THPE189 - Poster Exhibition
The intention to use Pre-Exposure Prophylaxis (PrEP) to prevent HIV-infection among men having sex with men (MSM) in Amsterdam, the Netherlands
J. Bil, U. Davidovich, W. van der Veldt, I. Stolte
Public Health Service of Amsterdam, Cluster Infectious Diseases, Research Department, Amsterdam, Netherlands
Background: Pre-Exposure Prophylaxis (PrEP) is a new biomedical intervention that can reduce the risk of HIV-infection in HIV-negative men who have sex with men (MSM) who engage in high-risk sexual behavior. Although PrEP is not yet available in the Netherlands, it is important to gain insight into the awareness and intention to use PrEP among MSM.
Methods: HIV-negative MSM (n=450) participating in the Amsterdam Cohort Study completed a self-administered questionnaire concerning behavior and PrEP during their 6-monthly visit between June 2012-January 2013. Multinomial logistic regression was used to identify determinants of higher intention to use PrEP.
Results: About half (54%) of the MSM (n=243) were aware of PrEP. Of 448 MSM, 120 (27%) reported a low, 270 (60%) a medium and 58 (13%) a high intention to use PrEP when available.
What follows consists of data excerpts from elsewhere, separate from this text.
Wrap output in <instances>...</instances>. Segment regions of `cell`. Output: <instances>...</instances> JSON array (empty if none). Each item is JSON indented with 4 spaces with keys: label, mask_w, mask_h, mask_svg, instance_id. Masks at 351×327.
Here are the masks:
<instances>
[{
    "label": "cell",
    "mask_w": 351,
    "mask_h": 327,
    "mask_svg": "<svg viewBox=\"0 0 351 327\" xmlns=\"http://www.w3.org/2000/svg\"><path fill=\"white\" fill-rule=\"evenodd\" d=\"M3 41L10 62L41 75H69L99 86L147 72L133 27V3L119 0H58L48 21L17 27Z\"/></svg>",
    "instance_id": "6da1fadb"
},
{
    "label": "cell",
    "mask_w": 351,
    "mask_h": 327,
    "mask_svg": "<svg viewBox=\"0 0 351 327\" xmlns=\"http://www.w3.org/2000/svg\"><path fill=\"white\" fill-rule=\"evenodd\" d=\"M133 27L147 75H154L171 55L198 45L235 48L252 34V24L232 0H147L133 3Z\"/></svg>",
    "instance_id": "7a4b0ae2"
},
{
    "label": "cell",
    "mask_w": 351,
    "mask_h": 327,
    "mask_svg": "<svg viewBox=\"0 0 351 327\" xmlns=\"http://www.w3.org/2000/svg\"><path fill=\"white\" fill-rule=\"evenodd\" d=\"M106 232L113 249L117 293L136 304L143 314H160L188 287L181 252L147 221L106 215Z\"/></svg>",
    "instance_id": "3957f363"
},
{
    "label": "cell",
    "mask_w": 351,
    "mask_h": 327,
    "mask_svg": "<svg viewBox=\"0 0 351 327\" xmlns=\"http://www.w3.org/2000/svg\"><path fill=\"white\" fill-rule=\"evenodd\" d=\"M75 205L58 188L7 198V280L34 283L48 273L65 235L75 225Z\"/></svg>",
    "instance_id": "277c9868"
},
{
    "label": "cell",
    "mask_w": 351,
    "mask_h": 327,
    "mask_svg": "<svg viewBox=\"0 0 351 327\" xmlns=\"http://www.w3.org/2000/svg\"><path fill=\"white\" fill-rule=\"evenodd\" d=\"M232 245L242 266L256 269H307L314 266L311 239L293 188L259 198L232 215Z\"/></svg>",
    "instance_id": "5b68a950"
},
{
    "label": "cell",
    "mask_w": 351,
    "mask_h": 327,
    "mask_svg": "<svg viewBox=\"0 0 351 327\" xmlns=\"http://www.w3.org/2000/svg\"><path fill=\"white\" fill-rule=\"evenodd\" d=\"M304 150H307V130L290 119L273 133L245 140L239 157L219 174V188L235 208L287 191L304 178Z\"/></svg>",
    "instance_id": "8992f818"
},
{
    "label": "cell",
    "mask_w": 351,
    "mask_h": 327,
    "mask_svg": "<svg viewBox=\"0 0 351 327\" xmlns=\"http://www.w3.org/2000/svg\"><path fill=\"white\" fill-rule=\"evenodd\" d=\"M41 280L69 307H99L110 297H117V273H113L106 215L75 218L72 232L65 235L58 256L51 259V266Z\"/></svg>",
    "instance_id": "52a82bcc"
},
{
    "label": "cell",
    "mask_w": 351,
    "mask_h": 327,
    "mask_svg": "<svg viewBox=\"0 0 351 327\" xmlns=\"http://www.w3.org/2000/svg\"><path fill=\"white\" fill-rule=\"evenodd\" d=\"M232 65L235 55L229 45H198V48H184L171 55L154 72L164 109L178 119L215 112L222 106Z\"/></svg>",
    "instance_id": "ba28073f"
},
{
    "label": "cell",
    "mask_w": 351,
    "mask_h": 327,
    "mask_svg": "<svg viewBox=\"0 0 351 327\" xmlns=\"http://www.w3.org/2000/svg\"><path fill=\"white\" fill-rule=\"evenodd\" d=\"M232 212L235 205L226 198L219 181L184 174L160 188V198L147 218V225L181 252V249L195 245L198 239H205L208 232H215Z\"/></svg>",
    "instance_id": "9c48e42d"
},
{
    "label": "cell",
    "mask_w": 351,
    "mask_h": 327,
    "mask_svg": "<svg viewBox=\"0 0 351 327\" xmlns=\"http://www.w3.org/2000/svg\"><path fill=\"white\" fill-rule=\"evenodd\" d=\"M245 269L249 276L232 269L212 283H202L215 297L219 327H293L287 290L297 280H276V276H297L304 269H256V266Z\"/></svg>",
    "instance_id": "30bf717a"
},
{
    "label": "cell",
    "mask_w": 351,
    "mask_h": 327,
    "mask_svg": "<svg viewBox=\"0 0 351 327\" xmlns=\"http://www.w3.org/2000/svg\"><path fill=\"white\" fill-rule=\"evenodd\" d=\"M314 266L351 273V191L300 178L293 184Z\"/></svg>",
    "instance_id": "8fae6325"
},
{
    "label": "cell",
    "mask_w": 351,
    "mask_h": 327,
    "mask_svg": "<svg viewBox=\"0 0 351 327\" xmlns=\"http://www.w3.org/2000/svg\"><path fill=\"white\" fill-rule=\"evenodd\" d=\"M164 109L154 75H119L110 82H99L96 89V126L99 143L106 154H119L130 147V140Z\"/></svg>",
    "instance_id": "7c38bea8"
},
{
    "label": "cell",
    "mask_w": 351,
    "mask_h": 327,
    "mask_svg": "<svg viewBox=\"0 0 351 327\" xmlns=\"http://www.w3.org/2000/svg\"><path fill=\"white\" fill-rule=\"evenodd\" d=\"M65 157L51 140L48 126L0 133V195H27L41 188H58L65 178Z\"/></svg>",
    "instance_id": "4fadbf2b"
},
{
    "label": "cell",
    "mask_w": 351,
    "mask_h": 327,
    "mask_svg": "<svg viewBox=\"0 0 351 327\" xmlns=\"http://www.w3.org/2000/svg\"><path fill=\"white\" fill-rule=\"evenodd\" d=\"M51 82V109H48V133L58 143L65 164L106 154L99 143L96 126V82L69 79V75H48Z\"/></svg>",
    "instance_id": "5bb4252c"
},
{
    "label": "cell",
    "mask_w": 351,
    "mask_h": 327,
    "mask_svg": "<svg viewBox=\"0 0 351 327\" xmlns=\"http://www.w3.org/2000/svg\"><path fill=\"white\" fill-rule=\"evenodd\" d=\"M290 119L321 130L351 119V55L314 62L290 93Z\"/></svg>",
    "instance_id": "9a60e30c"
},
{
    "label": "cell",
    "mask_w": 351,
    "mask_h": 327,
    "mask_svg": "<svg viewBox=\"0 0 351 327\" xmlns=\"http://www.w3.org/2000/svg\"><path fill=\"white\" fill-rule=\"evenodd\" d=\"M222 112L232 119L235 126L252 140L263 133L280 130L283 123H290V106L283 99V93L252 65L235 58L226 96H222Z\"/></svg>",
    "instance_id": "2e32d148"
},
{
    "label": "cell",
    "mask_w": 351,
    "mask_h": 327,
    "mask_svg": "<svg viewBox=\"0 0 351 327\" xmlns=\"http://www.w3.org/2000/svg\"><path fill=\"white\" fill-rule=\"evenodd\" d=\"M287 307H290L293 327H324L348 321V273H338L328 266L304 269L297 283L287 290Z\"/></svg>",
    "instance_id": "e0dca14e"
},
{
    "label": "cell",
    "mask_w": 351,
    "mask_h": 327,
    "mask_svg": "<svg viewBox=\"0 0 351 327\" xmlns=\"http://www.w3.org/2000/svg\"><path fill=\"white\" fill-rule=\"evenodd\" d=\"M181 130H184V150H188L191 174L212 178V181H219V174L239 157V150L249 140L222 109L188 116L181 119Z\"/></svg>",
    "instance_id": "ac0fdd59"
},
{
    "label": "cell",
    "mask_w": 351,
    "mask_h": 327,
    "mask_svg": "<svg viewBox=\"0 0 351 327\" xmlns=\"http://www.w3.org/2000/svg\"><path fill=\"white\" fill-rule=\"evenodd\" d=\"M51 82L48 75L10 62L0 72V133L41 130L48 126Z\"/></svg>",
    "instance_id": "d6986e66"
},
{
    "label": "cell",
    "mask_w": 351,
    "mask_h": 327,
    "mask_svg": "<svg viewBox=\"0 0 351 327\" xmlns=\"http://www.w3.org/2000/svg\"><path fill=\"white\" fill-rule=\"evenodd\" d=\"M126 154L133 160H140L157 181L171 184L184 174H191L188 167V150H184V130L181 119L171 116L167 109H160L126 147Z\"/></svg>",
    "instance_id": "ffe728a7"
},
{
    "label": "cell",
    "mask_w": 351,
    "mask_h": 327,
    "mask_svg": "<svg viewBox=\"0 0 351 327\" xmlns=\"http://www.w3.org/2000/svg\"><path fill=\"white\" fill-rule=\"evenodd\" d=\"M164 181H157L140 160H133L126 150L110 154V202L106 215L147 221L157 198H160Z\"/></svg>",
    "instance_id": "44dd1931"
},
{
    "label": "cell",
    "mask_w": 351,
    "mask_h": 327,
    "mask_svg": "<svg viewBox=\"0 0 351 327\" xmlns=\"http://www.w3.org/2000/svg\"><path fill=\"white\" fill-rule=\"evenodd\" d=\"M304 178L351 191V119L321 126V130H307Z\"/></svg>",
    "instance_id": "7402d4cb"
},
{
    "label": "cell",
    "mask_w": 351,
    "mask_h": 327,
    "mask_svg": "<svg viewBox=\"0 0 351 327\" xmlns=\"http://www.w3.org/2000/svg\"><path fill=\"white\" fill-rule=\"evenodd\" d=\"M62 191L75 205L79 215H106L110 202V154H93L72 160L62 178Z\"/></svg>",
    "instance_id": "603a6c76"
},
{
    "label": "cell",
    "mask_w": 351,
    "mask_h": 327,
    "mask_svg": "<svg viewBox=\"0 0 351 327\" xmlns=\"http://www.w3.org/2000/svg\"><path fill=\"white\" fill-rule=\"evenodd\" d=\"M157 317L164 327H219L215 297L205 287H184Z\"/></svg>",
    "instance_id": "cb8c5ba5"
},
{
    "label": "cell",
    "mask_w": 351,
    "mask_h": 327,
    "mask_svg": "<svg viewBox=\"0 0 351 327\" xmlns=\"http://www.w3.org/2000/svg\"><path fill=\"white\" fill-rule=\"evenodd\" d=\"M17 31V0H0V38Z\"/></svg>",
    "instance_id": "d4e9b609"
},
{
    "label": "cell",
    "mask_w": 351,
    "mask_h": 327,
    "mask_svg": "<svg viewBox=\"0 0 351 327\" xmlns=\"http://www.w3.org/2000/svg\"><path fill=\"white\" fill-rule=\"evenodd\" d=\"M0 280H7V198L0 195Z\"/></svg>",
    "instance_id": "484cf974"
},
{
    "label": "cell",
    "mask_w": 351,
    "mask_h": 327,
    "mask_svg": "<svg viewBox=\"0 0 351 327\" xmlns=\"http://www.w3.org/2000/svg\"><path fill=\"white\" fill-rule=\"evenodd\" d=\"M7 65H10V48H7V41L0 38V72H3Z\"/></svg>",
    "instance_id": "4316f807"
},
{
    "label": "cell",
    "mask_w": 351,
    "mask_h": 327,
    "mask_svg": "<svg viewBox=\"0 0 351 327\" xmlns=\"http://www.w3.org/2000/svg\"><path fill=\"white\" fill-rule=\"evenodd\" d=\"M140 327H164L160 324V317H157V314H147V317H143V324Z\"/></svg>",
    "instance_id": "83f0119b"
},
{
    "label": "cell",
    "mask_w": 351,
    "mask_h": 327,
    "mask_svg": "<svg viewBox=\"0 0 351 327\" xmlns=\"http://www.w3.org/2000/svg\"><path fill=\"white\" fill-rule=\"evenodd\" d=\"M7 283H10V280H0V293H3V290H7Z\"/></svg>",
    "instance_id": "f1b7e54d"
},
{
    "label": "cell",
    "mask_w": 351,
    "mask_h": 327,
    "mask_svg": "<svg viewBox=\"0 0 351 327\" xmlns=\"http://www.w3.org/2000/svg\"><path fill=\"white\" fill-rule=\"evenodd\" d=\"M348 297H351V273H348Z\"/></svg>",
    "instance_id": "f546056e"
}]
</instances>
Knowledge about effectiveness and side effects of PrEP was limited. In multivariate analyses (table 1), high-risk MSM were more likely to have a higher intention (vs. low-risk MSM), as were MSM with high self-perceived efficacy to use PrEP and higher perceptions of relief due to PrEP (vs. low perceptions). MSM with high perceptions of shame about using PrEP or worries about side effects were less likely to use PrEP (vs. low perceptions). Among men with a high intention to use PrEP, the intention to use PrEP steeply decreased with increasing costs and about one third of all men would decrease there condom use while using PrEP.
[Table 1: Multinomial logistic regression analysis]
| || || ||Medium intention^ aOR (95% CI)||High intention ^ aOR(95% CI)||Overall p-value*|
|High-risk MSM (vs. Low-risk MSM)||1.75||(1.05-2.91)||3.60||(1.56-8.28)||0.008|
|High perceived self-efficacy to use PrEP (vs. Low perceived self-efficacy)||1.24||(0.64-2.43)||6.08||(2.50-14.8)||<0.001|
|High perception of worry about side-effects of PrEP (vs. Low perceptions)||0.30||(0.12-0.74)||0.18||(0.06-0.54)||0.008|
|High perceptions of shame about using PrEP (vs. Low perceptions)||0.35||(0.20-0.63)||0.22||(0.07-0.71)||<0.001|
|High perceptions of relief due to PrEP (vs. Low perceptions)||3.05||(1.33-6.98)||14.26||(5.28-38.5)||<0.001|
|^ Ref. low intention to use PrEP / * Overall p-value adjusted analyses / Note: adjusted for type of steady partner and awareness of PrEP # High-risk MSM defined as having >5 casual partners, receptive unprotected anal intercourse with a casual partner or being diagnosed with gonorrhea, all in the previous 6 months|
Conclusions: Among MSM the intention to use PrEP was relatively low, but higher among high-risk MSM. When PrEP would become available in the Netherlands, interventions should focus on increasing knowledge and removing barriers for using PrEP. Also, PrEP prescription should be addressing continuation of condoms use.